» **Quoted passage**
<<<<
A movie review by Balaji Balasubramaniam

| Cast: | Sona, Urvasi Patel, Sindhuri, Mumtaj, 'Kalabhavan' Mani, Vadivelu, Abinayasri, Fathima Babu |
| Music: | |
| Direction: | Azhagu Rajasundaram |
Mahalakshmi(Sona), Poonkodi(Urvasi Patel) and Amudha(Sindhuri) are village girls who yearn to experience life in the city. They get the opportunity when one of their friends, getting married in Chennai, invites them and they attend the marriage alongwith a big group from the village. Realising that sightseeing is not part of the group's agenda, they split from the group to explore the city on their own. Ready to return home after getting their fill of the city, they find their money has been stolen and they are now at the mercy of the city. Their worried parents report the issue to a policewoman Arthi(Mumtaj), who strives to locate them.
>>>>
» **Activity**
Reproduce the movie review verbatim from "A movie review" to "to locate them.".

» **Extracted entries**
<<<<
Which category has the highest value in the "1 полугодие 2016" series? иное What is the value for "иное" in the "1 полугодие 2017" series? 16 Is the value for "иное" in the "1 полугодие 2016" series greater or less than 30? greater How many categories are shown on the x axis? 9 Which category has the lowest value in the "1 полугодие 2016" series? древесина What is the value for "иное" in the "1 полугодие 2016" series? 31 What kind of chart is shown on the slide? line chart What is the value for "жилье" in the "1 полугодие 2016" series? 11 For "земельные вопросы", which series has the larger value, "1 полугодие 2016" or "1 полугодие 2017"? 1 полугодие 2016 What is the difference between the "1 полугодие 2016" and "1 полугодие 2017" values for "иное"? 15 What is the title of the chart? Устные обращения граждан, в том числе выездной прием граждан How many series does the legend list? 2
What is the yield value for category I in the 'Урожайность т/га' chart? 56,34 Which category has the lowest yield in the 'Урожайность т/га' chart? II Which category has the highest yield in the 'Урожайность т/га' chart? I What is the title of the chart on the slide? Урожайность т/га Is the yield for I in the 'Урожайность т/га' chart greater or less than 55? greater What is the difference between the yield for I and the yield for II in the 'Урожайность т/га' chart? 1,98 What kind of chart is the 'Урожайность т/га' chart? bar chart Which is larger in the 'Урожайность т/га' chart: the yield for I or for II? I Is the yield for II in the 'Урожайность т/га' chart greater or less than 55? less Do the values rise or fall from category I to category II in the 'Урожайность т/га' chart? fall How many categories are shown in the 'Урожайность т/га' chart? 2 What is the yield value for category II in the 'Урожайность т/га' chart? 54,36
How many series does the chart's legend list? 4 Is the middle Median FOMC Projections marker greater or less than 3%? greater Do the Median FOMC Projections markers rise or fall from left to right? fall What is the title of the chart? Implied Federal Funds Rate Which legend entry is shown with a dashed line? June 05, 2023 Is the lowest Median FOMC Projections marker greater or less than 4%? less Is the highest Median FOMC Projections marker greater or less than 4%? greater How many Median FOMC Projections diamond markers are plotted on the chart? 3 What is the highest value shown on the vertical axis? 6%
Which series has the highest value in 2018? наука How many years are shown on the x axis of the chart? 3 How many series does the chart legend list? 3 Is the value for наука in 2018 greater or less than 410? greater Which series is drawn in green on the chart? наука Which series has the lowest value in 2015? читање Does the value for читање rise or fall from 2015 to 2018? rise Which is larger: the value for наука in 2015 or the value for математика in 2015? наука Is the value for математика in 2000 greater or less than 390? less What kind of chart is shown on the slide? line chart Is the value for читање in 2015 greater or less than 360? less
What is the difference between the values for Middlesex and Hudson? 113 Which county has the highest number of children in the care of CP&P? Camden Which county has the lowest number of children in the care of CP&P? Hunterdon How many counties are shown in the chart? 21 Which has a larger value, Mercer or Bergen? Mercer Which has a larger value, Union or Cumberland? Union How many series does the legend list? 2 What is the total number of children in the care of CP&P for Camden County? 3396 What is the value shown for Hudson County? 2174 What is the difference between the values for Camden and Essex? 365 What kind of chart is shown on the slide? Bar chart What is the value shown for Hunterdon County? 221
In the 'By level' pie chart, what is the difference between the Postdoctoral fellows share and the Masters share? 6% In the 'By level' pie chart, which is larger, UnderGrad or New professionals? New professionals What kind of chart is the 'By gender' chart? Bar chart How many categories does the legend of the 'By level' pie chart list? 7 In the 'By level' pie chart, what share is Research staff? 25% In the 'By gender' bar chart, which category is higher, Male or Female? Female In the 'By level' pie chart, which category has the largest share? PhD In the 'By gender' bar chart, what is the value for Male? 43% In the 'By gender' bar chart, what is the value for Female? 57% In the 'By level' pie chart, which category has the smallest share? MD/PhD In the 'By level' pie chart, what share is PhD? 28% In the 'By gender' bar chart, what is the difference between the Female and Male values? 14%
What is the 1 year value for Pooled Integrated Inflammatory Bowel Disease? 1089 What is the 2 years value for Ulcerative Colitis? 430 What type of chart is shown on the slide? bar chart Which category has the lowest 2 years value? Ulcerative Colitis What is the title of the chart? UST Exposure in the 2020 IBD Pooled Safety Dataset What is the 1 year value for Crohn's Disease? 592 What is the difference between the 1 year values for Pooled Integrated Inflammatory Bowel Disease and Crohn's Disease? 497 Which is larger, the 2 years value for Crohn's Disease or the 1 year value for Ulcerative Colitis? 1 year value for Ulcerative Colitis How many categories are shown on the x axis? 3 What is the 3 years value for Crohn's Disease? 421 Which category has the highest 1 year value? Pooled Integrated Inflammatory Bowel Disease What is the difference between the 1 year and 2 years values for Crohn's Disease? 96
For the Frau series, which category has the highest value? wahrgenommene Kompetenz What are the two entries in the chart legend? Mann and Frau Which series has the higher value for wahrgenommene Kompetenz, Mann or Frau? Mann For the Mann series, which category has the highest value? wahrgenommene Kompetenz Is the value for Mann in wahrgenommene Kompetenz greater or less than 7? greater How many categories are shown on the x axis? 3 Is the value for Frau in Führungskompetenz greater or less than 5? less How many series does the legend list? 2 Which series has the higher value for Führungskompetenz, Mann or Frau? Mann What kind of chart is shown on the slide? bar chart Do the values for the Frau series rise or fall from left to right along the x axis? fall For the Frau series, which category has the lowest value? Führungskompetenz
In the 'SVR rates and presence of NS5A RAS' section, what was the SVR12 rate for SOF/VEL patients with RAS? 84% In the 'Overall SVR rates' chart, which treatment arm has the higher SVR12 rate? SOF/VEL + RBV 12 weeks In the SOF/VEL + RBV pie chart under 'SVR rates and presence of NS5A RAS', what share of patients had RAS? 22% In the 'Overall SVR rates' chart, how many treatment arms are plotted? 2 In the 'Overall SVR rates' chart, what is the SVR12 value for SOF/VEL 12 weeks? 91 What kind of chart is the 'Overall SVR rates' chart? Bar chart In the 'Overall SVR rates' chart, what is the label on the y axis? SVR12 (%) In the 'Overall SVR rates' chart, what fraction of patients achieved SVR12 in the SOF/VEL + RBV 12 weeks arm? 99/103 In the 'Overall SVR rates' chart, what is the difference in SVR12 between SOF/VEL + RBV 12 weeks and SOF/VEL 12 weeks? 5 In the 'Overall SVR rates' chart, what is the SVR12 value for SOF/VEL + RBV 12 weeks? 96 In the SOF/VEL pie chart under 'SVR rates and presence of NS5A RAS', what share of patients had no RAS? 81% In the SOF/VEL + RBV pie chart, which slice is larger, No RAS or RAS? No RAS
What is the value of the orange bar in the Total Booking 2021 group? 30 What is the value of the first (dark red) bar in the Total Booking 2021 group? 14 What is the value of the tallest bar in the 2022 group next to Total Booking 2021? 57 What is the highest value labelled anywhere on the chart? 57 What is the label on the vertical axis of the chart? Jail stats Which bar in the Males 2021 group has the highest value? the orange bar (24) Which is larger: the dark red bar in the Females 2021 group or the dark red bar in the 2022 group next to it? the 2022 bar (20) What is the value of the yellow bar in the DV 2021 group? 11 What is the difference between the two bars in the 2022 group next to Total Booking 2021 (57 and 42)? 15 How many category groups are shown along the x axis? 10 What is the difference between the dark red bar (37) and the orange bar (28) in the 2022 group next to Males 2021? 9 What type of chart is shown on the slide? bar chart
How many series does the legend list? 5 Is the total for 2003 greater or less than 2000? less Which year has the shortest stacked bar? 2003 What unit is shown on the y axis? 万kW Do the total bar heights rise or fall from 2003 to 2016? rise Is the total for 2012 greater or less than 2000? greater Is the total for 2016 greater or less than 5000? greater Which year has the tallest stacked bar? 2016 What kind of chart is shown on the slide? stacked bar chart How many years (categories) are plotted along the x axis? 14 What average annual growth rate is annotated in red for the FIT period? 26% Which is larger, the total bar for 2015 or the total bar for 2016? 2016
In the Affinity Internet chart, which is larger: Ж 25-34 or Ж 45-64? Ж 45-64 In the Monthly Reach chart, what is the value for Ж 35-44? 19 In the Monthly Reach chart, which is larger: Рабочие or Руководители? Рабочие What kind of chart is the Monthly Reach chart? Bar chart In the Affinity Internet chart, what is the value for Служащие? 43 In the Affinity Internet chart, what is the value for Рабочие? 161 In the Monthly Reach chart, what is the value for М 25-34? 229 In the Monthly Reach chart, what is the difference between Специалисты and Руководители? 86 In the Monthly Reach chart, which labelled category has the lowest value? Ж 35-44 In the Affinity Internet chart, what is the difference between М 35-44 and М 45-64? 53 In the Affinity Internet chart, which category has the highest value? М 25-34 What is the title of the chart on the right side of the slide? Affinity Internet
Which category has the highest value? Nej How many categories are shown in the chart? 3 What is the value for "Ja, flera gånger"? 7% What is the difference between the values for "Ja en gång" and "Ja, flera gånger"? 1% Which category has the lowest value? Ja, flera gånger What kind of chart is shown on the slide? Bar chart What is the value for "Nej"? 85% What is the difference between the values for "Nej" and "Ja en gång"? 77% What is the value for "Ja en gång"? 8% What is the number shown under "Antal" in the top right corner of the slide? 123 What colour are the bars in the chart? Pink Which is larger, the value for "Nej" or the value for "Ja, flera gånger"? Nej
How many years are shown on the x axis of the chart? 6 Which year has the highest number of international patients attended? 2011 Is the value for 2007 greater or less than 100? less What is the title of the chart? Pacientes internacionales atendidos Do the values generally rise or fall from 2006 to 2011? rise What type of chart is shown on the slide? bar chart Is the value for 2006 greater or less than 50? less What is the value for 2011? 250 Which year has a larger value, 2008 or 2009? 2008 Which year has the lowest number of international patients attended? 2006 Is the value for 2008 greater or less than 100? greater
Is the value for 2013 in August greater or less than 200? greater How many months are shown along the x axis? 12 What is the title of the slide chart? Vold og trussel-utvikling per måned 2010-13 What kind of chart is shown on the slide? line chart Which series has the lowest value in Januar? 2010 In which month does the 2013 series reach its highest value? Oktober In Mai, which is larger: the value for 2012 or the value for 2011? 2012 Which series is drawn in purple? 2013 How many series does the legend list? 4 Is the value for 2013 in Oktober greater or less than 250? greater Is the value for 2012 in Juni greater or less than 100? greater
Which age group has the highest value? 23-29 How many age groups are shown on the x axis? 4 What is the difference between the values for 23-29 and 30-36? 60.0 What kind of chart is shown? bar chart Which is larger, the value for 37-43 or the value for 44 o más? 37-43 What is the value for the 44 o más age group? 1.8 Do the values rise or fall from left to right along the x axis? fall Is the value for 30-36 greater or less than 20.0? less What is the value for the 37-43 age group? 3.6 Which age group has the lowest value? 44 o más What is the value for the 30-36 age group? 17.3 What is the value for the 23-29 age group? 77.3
>>>>
» **Result of the exercise**
A movie review by Balaji Balasubramaniam

| Cast: | Sona, Urvasi Patel, Sindhuri, Mumtaj, 'Kalabhavan' Mani, Vadivelu, Abinayasri, Fathima Babu |
| Music: | |
| Direction: | Azhagu Rajasundaram |
Mahalakshmi(Sona), Poonkodi(Urvasi Patel) and Amudha(Sindhuri) are village girls who yearn to experience life in the city. They get the opportunity when one of their friends, getting married in Chennai, invites them and they attend the marriage alongwith a big group from the village. Realising that sightseeing is not part of the group's agenda, they split from the group to explore the city on their own. Ready to return home after getting their fill of the city, they find their money has been stolen and they are now at the mercy of the city. Their worried parents report the issue to a policewoman Arthi(Mumtaj), who strives to locate them.